On 14 April, the seven-member Gentoo Council decided that no more AI-generated or AI-supported code should flow into the Linux distribution. The council cites three main reasons for this: Copyright issues, quality concerns and ethical issues.

In his initial proposal, developer Michal Górny explains these points in more detail:

  1. Copyrights: the situation is unclear, all LLMs are trained with copyrighted material and there is a high probability that code will be created that Gentoo cannot legally use. And: "all the fancy 'AI' companies don't give a damn about copyright infringement".
  2. Quality: If you know your way around, LLMs can be a good help, but Górny doesn't trust all contributors to do this. "LLMs are really good at producing plausible-looking nonsense."
  3. Ethical concerns: AI causes a huge waste of energy, leads to the dismissal and exploitation of IT workers, produces spam and fraud and "drives the enslavement of the internet."

After several rounds of discussion, the Council passed the resolution:

"It is expressly forbidden to contribute to Gentoo any content that has been created with the assistance of Natural Language Processing artificial intelligence tools. This motion can be revisited, should a case have been made over such a tool that does not pose copyright, ethical and quality concerns."

In detail, this means:

"It is expressly forbidden to contribute any content to Gentoo that was created with the assistance of Natural Language Processing AI tools. This decision may be revised should such a tool exist that does not pose copyright, ethical or quality concerns."

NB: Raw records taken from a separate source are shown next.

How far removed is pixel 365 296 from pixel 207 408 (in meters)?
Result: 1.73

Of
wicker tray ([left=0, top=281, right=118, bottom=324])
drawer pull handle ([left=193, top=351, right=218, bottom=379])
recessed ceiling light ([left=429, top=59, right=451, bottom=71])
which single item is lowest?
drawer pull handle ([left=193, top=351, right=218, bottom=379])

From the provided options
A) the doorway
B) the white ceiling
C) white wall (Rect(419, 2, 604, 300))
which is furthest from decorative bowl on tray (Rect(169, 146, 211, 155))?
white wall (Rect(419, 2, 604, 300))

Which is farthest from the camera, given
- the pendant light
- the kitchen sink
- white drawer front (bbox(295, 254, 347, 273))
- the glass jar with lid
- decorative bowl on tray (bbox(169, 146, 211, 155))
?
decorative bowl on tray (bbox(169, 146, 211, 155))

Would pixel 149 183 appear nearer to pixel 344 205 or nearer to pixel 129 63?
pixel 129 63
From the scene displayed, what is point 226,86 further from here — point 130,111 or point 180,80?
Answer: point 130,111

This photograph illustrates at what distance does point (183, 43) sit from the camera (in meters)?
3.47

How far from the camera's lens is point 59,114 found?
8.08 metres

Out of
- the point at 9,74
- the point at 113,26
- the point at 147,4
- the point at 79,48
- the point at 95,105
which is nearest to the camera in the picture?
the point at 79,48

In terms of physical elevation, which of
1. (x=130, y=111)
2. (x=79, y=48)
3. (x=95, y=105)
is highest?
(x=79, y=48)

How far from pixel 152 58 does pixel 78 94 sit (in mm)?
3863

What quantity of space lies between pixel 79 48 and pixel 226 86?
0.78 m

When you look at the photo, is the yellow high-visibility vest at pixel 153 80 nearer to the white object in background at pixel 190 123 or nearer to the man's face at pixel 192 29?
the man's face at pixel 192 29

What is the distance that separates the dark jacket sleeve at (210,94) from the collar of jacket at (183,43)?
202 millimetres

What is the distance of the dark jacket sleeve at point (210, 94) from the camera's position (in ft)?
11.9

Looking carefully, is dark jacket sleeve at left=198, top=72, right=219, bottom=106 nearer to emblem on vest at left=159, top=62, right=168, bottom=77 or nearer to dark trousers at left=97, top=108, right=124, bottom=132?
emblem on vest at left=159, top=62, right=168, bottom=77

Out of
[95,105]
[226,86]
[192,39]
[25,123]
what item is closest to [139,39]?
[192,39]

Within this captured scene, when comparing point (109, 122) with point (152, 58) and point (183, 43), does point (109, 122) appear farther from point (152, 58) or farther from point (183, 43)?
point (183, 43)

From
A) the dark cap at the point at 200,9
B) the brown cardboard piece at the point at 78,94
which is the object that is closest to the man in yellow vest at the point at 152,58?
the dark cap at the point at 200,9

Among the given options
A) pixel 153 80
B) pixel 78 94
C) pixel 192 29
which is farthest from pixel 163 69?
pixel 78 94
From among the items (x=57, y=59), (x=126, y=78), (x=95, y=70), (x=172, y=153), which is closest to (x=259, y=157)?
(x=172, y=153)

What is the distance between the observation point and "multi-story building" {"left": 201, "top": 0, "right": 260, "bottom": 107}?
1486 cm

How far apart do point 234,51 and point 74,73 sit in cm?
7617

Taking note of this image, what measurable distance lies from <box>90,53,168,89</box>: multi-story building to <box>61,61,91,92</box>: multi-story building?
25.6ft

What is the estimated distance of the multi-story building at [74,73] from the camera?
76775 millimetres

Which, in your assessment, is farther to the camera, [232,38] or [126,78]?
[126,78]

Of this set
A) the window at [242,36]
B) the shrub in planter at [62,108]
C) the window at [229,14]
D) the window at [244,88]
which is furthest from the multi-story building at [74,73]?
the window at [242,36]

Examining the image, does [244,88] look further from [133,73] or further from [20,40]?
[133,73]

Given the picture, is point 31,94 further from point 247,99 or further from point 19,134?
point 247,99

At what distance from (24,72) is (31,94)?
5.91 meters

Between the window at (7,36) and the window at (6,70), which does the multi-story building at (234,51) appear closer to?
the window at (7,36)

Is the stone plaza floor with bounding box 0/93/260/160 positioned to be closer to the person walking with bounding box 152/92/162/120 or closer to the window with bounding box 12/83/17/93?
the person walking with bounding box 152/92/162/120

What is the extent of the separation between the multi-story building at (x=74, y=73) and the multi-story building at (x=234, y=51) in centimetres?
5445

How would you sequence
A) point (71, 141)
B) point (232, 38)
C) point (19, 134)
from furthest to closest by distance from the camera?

Quality concerns in particular have been discussed more frequently recently. In the Gentoo forum, however, there are also critical voices regarding the decision. One participant writes that he understands the quality concerns when people blindly use what the AI spits out, "just like some people copy and paste from StackOverflow without understanding what they are copying. Should StackOverflow be banned?" Another asks what about code control by AI: "undiscovered errors, bugs or at worst security vulnerabilities?"

Another quotes Linus Thorvald: "Automation has always helped people write code. There's nothing new about it at all."

The Gentoo decision obviously leaves many questions unanswered. This also seems to be clear to the Council, as Górny immediately set up a wiki page for further clarification. In an initial clarification, it states that software that generates AI itself is not affected by the decision, nor is upstream code that was developed with AI assistance.